## Task goal
Below are records; reproduce exactly the lines from the one containing "Which item from" through the end, both included, and only those.

Records of spatial reasoning questions
»»
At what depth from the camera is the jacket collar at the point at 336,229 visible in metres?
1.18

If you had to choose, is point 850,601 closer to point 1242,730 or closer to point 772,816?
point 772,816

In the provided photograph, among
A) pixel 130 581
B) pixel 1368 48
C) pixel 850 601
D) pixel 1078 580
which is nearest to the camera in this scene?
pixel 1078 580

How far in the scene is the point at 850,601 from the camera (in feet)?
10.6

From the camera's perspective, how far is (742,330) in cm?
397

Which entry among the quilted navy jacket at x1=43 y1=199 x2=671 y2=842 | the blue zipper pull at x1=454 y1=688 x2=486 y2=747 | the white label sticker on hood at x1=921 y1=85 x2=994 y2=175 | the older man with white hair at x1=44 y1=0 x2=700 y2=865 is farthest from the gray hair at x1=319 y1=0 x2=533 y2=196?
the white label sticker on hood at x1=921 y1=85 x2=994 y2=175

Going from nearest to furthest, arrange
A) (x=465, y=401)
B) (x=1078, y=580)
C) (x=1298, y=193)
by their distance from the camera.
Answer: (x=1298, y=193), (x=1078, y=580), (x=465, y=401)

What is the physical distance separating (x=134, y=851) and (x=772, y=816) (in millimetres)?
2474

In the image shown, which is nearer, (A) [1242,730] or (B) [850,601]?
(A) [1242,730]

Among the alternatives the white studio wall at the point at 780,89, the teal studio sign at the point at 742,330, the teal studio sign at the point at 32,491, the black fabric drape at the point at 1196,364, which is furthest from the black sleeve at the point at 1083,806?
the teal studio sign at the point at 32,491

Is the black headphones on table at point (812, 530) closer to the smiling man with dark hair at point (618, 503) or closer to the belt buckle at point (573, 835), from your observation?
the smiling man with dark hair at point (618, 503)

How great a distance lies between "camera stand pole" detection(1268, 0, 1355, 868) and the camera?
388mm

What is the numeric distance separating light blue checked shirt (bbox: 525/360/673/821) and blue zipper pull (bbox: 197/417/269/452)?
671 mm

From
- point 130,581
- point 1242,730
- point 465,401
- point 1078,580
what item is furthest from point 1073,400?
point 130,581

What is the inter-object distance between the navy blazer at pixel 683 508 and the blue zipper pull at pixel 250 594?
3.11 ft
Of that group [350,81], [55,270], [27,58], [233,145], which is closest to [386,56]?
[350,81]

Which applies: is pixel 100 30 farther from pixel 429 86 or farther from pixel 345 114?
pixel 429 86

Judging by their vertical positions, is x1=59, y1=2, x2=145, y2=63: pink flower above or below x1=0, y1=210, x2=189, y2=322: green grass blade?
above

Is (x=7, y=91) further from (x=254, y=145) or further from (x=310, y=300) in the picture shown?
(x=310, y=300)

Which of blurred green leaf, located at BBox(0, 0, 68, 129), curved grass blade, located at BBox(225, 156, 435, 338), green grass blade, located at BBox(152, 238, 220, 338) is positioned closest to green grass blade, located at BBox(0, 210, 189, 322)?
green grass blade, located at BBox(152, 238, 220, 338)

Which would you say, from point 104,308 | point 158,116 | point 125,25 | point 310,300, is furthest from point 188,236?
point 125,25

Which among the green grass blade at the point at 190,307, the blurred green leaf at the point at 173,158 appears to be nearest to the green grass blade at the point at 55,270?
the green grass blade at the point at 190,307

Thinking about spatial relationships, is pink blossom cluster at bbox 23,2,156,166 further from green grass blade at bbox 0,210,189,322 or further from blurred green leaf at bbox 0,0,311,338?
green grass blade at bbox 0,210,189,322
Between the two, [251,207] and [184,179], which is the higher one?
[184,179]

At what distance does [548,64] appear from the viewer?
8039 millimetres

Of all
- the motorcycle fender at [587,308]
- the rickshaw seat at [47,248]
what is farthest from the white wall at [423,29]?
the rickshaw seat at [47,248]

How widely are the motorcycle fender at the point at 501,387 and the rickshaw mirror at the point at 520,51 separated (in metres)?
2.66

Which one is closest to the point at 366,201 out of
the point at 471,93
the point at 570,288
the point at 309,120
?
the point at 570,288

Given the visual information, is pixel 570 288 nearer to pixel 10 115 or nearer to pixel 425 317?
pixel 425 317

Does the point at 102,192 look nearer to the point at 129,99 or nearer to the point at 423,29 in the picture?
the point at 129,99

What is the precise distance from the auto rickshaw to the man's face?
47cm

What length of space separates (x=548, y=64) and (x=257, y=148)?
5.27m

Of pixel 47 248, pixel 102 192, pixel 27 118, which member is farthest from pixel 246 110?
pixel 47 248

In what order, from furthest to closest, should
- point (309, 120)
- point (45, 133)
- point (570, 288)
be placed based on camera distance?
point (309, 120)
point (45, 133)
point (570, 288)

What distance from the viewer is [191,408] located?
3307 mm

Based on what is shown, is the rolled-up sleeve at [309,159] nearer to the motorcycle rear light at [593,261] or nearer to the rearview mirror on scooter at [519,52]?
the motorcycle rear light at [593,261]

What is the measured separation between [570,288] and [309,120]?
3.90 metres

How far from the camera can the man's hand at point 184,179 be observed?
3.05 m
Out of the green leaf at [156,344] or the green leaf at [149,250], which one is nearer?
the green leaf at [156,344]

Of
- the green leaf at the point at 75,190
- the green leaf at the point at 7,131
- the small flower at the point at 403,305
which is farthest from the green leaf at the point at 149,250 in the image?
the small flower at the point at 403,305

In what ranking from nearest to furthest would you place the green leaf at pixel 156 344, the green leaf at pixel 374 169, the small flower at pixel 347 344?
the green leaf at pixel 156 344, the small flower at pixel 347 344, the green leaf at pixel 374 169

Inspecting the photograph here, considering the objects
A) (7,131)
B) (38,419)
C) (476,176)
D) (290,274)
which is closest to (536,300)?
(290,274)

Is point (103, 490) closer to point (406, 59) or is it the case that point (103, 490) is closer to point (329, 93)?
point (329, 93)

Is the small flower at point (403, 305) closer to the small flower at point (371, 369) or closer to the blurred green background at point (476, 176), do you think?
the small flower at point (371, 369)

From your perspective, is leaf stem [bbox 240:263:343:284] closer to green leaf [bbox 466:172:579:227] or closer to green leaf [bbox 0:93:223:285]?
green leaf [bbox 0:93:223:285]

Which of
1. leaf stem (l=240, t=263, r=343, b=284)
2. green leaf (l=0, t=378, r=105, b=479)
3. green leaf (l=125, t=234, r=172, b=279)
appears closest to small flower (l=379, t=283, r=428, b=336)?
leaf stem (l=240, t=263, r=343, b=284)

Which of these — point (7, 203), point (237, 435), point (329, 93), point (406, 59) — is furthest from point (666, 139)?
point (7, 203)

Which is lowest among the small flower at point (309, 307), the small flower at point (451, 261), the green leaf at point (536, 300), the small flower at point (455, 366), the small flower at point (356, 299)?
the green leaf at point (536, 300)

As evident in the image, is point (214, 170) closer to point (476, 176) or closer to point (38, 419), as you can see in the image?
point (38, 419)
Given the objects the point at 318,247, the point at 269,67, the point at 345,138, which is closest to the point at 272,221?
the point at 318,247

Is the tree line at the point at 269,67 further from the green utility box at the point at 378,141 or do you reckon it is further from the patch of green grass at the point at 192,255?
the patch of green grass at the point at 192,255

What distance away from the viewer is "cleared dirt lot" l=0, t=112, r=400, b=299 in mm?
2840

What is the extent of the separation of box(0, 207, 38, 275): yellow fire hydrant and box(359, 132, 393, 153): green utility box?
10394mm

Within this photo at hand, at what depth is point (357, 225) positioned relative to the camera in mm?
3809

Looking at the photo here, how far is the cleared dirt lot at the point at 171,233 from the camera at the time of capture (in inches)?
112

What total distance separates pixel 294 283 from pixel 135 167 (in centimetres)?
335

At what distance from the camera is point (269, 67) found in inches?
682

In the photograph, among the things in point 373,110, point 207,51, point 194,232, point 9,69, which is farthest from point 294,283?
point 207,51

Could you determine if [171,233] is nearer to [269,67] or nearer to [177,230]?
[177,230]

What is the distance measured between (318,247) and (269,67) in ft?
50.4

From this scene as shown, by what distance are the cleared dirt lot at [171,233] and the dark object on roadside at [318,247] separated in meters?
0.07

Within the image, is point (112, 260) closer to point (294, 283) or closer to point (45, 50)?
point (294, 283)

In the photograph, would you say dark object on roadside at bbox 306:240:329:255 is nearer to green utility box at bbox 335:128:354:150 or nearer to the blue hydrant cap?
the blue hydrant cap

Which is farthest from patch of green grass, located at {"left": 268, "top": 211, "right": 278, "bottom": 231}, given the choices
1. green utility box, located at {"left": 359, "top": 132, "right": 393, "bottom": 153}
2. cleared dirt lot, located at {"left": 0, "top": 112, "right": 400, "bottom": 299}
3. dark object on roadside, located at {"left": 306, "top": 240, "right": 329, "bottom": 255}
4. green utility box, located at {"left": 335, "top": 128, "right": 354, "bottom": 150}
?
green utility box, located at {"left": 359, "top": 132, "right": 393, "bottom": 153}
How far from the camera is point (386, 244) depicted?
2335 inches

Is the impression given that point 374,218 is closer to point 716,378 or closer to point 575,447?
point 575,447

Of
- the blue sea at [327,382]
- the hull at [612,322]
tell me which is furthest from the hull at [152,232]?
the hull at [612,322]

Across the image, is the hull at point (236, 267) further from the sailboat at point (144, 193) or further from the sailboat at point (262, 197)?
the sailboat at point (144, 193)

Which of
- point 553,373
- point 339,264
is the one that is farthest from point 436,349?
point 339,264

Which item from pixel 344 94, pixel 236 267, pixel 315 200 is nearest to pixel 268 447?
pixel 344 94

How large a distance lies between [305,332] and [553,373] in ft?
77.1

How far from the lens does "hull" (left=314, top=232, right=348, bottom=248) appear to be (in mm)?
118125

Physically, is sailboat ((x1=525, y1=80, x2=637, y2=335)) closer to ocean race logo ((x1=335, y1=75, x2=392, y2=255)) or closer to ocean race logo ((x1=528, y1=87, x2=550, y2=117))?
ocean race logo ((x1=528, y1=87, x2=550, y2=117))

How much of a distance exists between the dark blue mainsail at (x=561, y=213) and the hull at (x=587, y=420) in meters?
««
## Completed exercise
Which item from pixel 344 94, pixel 236 267, pixel 315 200 is nearest to pixel 268 447?
pixel 344 94

How large a distance lies between [305,332] and [553,373] in ft?
77.1

How far from the lens does "hull" (left=314, top=232, right=348, bottom=248) appear to be (in mm)?
118125

Physically, is sailboat ((x1=525, y1=80, x2=637, y2=335)) closer to ocean race logo ((x1=335, y1=75, x2=392, y2=255)) or closer to ocean race logo ((x1=528, y1=87, x2=550, y2=117))?
ocean race logo ((x1=528, y1=87, x2=550, y2=117))

How much of a distance exists between the dark blue mainsail at (x=561, y=213) and the hull at (x=587, y=420) in meters?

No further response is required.